Finding something to work on

If you want to write some code, but don't know where to start or what you might want to do, take a look at the Good First Issue label or the Help Wanted label. The latter is where you can find issues we would like to address, but can't currently find time for or require skills we don't have. See if any of the latest ones look interesting! If you need help before you can start work, you can comment on the issue, and we will try to help as best we can.

Making a pull request

  • Follow the normal pull request flow.
  • Test your changes using go test ./.... Please add tests that show the change does what it says it does, even if there wasn't a test in the first place.
  • Feel free to make as many commits as you want; we will squash them all into a single commit before merging your change.
  • Check the diffs, write a useful description (including something like Fixes #123 if it's fixing a bug) and send the PR out.

Code review

All submissions require review. It is almost never the case that a pull request is accepted without some changes requested, so please do not be offended!

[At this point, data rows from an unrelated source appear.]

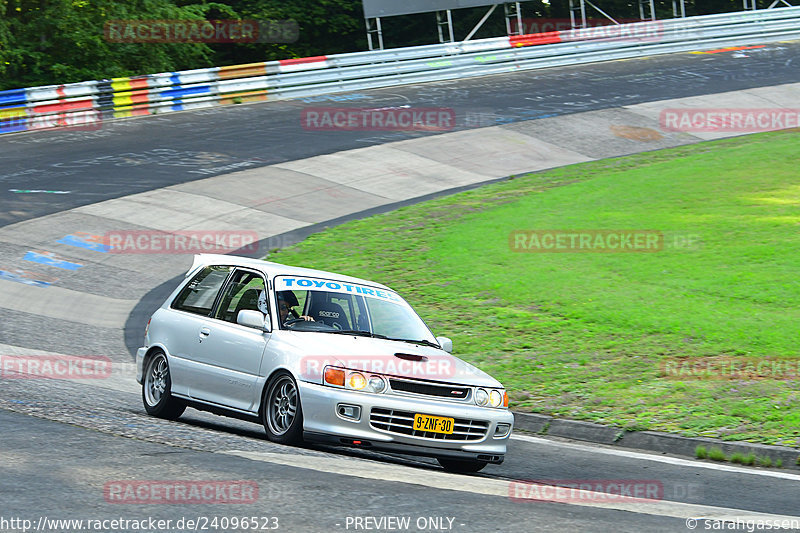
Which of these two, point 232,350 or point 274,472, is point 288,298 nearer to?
point 232,350

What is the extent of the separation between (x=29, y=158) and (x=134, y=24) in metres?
13.9

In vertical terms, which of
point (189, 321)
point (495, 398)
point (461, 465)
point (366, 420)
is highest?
point (189, 321)

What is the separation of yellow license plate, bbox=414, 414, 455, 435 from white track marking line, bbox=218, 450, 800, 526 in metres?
0.34

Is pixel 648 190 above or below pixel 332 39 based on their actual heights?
below

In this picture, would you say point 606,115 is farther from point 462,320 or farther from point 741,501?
point 741,501

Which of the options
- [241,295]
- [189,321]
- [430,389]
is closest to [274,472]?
[430,389]

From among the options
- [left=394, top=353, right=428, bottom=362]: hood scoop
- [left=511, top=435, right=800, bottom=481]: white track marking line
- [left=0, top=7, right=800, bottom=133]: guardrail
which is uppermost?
[left=0, top=7, right=800, bottom=133]: guardrail

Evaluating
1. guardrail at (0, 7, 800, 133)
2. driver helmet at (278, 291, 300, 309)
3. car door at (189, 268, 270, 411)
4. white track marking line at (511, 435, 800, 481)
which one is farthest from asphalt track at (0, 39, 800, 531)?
guardrail at (0, 7, 800, 133)

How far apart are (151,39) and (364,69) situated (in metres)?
9.21

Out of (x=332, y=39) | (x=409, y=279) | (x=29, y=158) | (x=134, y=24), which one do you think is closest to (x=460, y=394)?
(x=409, y=279)

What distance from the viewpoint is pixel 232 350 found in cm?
917

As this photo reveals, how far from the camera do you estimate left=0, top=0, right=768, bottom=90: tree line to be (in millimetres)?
36531

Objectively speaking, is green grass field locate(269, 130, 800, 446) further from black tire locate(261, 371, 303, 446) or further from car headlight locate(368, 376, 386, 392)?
black tire locate(261, 371, 303, 446)

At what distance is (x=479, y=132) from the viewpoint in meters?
29.2
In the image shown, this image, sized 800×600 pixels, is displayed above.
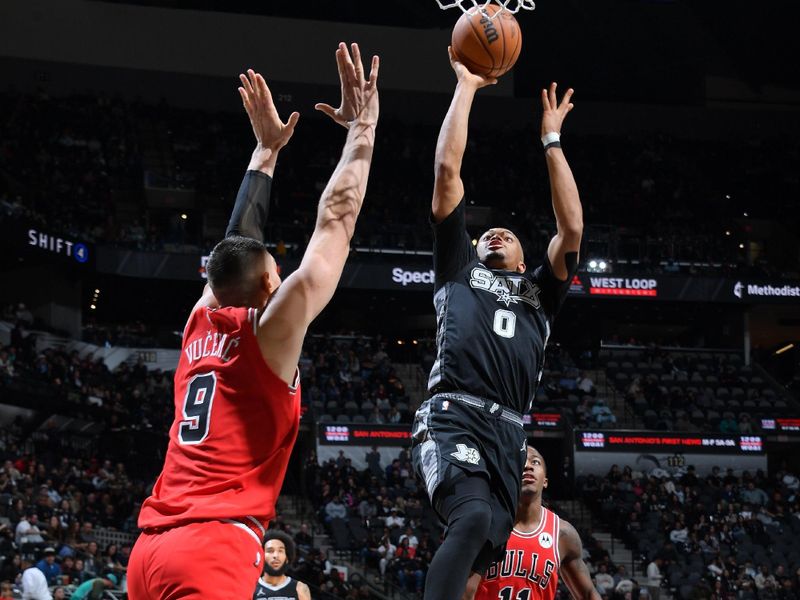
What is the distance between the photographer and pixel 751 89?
120 feet

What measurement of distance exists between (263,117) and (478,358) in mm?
1368

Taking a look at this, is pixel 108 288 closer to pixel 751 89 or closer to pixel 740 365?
pixel 740 365

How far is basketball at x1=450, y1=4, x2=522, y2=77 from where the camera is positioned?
16.7ft

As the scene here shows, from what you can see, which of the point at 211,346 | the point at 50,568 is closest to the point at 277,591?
the point at 211,346

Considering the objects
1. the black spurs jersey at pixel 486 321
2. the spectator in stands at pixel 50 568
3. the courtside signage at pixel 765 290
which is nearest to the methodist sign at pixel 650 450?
the courtside signage at pixel 765 290

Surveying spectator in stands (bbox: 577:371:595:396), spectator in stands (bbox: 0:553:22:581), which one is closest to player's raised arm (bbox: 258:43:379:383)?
spectator in stands (bbox: 0:553:22:581)

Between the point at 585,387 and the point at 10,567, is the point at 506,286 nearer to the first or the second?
the point at 10,567

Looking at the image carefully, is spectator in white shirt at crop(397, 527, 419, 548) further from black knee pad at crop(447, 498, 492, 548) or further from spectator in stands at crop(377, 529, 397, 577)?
black knee pad at crop(447, 498, 492, 548)

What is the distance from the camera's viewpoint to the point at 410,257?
94.4ft

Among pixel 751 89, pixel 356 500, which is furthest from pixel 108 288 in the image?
pixel 751 89

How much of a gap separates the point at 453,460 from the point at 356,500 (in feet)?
59.2

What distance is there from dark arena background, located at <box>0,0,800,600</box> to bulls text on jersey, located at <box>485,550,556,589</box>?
11.6 m

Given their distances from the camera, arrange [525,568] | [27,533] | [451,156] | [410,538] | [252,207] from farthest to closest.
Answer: [410,538], [27,533], [525,568], [451,156], [252,207]

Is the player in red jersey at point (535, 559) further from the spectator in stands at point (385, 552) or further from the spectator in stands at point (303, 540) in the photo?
the spectator in stands at point (385, 552)
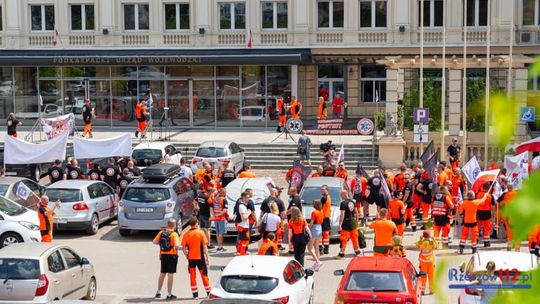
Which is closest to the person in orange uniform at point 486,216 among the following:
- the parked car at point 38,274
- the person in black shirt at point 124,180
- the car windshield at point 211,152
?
the parked car at point 38,274

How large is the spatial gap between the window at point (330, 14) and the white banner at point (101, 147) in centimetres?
1669

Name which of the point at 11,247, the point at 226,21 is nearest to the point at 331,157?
the point at 11,247

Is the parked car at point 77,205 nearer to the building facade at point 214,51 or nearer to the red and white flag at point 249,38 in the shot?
the building facade at point 214,51

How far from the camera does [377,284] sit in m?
13.0

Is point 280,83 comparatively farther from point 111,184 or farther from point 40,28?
point 111,184

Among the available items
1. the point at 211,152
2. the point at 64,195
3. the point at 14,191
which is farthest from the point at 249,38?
the point at 64,195

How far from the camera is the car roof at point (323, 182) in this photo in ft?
76.0

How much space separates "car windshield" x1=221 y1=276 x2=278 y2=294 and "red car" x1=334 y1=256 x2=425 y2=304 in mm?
1036

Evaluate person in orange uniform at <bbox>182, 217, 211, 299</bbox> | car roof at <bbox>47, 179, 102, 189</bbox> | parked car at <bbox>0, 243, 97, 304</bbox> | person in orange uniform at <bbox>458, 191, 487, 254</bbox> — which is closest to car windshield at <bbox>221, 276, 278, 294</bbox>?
parked car at <bbox>0, 243, 97, 304</bbox>

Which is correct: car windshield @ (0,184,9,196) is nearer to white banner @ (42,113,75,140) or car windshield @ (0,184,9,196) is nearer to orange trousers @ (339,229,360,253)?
white banner @ (42,113,75,140)

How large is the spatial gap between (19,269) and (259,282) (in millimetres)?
3824

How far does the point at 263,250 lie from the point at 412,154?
17865 millimetres

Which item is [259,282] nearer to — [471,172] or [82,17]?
[471,172]

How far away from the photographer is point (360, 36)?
4222cm
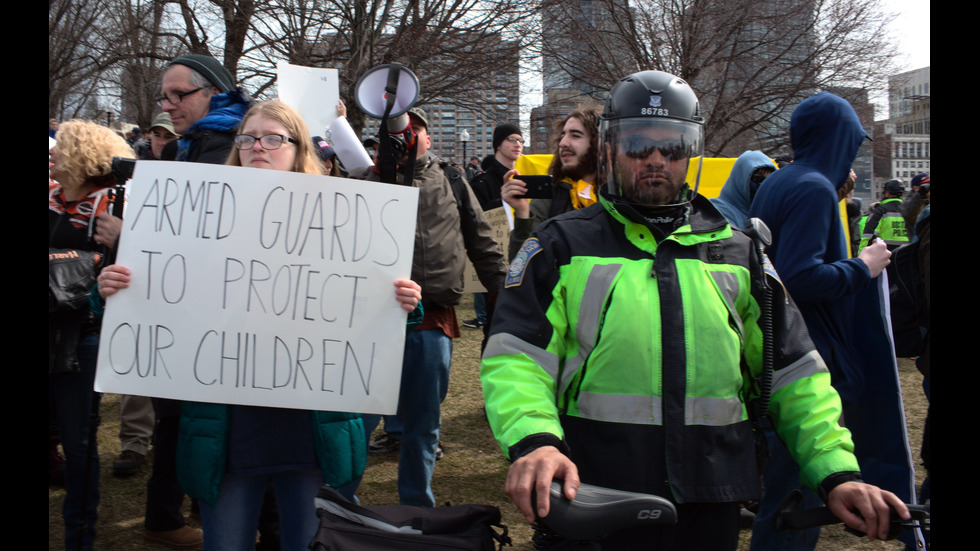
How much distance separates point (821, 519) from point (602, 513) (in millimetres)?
608

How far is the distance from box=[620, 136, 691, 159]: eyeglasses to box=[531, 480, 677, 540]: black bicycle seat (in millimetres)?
904

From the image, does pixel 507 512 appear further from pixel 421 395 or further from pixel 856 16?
pixel 856 16

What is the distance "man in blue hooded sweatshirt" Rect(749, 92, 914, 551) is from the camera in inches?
118

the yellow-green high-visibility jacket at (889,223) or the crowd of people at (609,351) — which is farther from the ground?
the yellow-green high-visibility jacket at (889,223)

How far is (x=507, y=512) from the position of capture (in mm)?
4230

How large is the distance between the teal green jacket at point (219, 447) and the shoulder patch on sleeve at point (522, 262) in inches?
34.7

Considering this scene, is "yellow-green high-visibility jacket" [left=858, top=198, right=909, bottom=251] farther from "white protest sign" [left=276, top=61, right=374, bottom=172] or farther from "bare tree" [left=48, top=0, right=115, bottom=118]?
"bare tree" [left=48, top=0, right=115, bottom=118]

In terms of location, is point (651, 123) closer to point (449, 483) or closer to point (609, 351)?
point (609, 351)

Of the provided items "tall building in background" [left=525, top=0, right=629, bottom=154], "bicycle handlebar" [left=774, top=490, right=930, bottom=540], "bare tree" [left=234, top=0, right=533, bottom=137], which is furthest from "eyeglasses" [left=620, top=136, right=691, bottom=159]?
"tall building in background" [left=525, top=0, right=629, bottom=154]

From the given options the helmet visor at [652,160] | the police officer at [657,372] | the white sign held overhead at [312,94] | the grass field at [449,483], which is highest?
the white sign held overhead at [312,94]

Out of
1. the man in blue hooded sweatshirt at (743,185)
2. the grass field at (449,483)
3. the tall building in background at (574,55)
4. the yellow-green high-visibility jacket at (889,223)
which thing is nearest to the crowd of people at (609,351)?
the grass field at (449,483)

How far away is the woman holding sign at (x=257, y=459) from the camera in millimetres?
2303

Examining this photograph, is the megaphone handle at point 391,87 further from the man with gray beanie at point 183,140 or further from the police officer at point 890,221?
the police officer at point 890,221
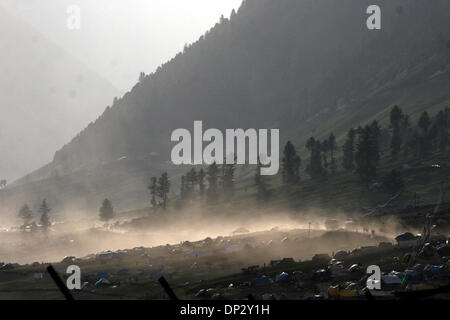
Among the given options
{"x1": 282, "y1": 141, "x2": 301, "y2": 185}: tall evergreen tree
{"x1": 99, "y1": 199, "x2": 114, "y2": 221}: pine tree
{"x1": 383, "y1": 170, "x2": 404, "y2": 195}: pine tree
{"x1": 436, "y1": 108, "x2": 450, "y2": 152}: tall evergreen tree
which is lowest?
{"x1": 99, "y1": 199, "x2": 114, "y2": 221}: pine tree

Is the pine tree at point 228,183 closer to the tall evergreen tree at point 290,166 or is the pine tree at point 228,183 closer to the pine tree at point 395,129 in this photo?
the tall evergreen tree at point 290,166

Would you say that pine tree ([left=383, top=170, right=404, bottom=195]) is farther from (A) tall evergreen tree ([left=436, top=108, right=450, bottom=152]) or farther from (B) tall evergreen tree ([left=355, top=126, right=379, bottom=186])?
(A) tall evergreen tree ([left=436, top=108, right=450, bottom=152])

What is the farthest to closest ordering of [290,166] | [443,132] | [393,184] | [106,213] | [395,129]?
[290,166] → [395,129] → [443,132] → [106,213] → [393,184]

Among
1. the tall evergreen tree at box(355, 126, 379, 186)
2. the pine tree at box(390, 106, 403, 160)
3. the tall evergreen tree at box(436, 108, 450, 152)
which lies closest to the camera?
the tall evergreen tree at box(355, 126, 379, 186)

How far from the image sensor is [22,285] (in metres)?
88.5

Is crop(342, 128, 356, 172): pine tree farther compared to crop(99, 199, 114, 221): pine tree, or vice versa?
crop(342, 128, 356, 172): pine tree

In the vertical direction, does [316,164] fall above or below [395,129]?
below

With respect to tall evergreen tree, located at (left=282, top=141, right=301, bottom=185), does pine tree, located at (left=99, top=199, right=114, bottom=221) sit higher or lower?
lower

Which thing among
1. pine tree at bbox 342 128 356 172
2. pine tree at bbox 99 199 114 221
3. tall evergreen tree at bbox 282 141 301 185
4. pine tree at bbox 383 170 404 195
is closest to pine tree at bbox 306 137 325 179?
tall evergreen tree at bbox 282 141 301 185

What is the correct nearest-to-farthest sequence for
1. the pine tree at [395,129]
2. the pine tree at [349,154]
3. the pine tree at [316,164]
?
the pine tree at [349,154], the pine tree at [395,129], the pine tree at [316,164]

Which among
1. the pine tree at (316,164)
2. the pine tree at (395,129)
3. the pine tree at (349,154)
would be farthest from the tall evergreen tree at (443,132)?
the pine tree at (316,164)

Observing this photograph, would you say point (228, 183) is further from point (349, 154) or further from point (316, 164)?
point (349, 154)

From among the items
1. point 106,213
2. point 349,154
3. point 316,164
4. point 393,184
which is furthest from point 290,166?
point 106,213
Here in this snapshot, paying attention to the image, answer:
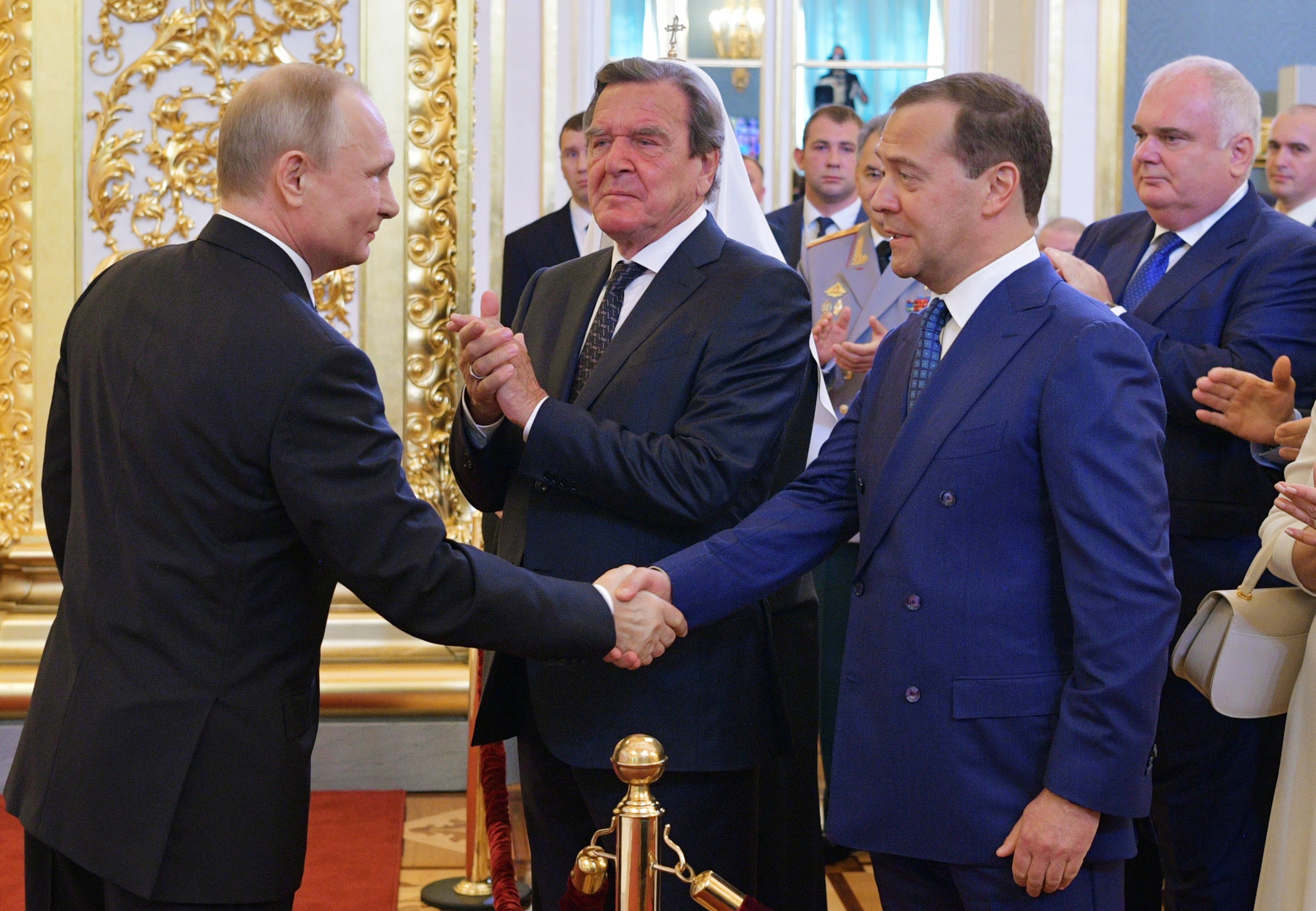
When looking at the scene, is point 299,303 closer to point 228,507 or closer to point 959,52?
point 228,507

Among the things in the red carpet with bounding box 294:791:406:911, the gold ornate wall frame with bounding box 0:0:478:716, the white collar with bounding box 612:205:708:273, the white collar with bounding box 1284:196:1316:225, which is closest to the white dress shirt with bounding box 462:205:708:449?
the white collar with bounding box 612:205:708:273

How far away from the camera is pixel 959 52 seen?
866 centimetres

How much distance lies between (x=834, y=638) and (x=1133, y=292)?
1.67 metres

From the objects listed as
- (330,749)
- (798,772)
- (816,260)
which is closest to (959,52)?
(816,260)

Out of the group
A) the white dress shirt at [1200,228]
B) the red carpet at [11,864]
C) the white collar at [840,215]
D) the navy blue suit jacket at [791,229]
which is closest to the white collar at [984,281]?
the white dress shirt at [1200,228]

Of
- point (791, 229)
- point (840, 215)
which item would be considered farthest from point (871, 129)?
point (840, 215)

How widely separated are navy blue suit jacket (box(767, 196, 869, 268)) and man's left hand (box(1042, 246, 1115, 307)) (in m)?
1.63

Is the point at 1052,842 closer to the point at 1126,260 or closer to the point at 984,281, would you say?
the point at 984,281

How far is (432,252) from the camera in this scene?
17.5ft

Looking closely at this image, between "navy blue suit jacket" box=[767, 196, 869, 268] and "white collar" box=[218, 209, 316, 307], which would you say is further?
"navy blue suit jacket" box=[767, 196, 869, 268]

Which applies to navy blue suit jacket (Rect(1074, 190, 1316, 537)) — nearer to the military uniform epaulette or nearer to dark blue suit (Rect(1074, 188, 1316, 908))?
dark blue suit (Rect(1074, 188, 1316, 908))

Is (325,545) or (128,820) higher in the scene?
(325,545)

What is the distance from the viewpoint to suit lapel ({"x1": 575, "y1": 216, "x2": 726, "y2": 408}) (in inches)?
108

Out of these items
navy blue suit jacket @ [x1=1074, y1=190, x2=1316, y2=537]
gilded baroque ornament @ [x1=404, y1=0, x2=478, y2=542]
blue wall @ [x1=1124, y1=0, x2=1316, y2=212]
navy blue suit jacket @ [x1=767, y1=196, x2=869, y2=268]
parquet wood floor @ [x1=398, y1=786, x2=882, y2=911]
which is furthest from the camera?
blue wall @ [x1=1124, y1=0, x2=1316, y2=212]
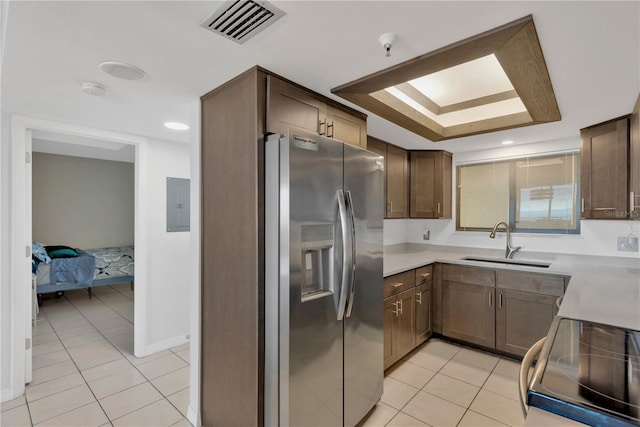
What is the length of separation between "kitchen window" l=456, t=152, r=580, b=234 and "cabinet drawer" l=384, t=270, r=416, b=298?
4.68ft

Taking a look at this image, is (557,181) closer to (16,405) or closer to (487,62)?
(487,62)

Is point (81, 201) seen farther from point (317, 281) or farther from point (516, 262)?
point (516, 262)

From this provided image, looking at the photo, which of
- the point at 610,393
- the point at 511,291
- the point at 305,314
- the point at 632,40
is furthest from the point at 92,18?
the point at 511,291

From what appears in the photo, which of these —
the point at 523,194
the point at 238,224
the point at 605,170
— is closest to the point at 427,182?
the point at 523,194

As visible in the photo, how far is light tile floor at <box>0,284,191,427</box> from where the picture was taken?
2.23 m

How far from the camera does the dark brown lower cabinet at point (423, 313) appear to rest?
312cm

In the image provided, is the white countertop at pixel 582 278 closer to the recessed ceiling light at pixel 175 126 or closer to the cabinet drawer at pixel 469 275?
the cabinet drawer at pixel 469 275

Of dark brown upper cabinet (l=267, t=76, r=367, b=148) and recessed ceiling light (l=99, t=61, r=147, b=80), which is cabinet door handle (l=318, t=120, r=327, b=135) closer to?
dark brown upper cabinet (l=267, t=76, r=367, b=148)

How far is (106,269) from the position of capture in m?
5.05

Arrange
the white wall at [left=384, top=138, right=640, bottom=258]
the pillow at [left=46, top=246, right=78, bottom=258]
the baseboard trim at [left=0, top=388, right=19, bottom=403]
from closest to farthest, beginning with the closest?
1. the baseboard trim at [left=0, top=388, right=19, bottom=403]
2. the white wall at [left=384, top=138, right=640, bottom=258]
3. the pillow at [left=46, top=246, right=78, bottom=258]

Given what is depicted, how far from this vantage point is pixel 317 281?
181 centimetres

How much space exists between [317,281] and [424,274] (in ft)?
5.87

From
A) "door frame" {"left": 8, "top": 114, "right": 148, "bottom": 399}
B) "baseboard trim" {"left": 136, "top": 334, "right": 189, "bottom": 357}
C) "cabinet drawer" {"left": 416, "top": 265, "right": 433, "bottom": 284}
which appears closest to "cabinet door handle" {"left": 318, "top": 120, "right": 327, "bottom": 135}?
"cabinet drawer" {"left": 416, "top": 265, "right": 433, "bottom": 284}

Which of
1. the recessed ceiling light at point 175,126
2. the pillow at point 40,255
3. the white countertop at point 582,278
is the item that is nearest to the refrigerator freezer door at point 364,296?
the white countertop at point 582,278
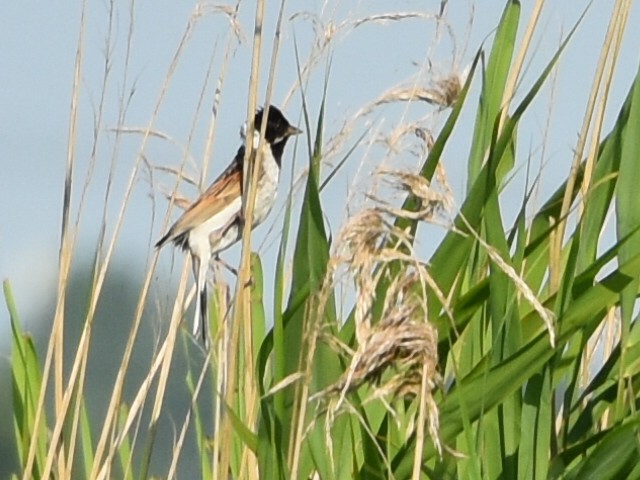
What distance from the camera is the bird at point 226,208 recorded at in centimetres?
356

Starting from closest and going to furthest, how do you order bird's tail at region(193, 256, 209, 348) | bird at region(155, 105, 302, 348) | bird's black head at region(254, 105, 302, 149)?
1. bird's tail at region(193, 256, 209, 348)
2. bird at region(155, 105, 302, 348)
3. bird's black head at region(254, 105, 302, 149)

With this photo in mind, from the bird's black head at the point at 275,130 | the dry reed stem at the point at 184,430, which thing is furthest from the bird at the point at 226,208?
the dry reed stem at the point at 184,430

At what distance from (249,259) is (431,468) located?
42 cm

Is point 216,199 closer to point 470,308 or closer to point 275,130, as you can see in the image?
point 275,130

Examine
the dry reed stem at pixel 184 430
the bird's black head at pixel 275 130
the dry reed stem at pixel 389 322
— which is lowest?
the dry reed stem at pixel 184 430

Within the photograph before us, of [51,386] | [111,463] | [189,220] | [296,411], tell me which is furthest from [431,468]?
[189,220]

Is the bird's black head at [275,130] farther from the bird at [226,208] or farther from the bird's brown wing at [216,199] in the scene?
the bird's brown wing at [216,199]

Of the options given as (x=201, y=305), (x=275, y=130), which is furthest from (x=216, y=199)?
(x=201, y=305)

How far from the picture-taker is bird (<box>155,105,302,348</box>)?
3.56 meters

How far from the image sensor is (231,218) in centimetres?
421

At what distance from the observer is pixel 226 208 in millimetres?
4398

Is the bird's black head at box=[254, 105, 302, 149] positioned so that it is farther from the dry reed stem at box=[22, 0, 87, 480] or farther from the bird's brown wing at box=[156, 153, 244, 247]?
the dry reed stem at box=[22, 0, 87, 480]

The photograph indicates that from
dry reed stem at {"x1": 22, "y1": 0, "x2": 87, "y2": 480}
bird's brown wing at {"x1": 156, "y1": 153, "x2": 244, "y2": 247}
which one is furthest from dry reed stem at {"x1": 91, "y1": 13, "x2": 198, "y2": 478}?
bird's brown wing at {"x1": 156, "y1": 153, "x2": 244, "y2": 247}

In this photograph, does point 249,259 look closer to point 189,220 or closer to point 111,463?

When you have finished making requested changes to your pull request, please make a comment containing "PTAL" (Please Take Another Look) on your pull request. GitHub notifications can be noisy, and it is unfortunately easy for things to be lost in the shuffle.

Once your PR is approved (hooray!), the reviewer will squash your commits into a single commit and then merge the commit onto the main branch. Thank you!

GitHub code review workflow conventions

(For project members and frequent contributors.)

As a contributor:

  • Try hard to make each Pull Request as small and focused as possible. In particular, this means that if a reviewer asks you to do something that is beyond the scope of the Pull Request, the best practice is to file another issue and reference it from the Pull Request rather than just adding more commits to the existing PR.
  • Make as many commits as you want locally, but try not to push them to GitHub until you've addressed comments; this allows the email notification about the push to be a signal to reviewers that the PR is ready to be looked at again.
  • When there may be confusion about what should happen next for a PR, be explicit; add a "PTAL" comment if it is ready for review again, or a "Please hold off on reviewing for now" if you are still working on addressing comments.
  • "Resolve" comments that you are sure you've addressed; let your reviewers resolve ones that you're not sure about.
  • Do not use git push --force; this can cause comments from your reviewers that are associated with a specific commit to be lost. This implies that once you've sent a Pull Request, you should use git merge instead of git rebase to incorporate commits from the main branch.

As a reviewer:

  • Be timely in your review process, especially if you are an Assignee.
  • Try to use Start a Review instead of single comments, to reduce email noise.
  • "Resolve" your own comments if they have been addressed.

When squashing-and-merging:

  • Do a final review of the one-line PR summary, ensuring that it accurately describes the change.
  • Delete the automatically added commit lines; these are generally not interesting and make commit history harder to read.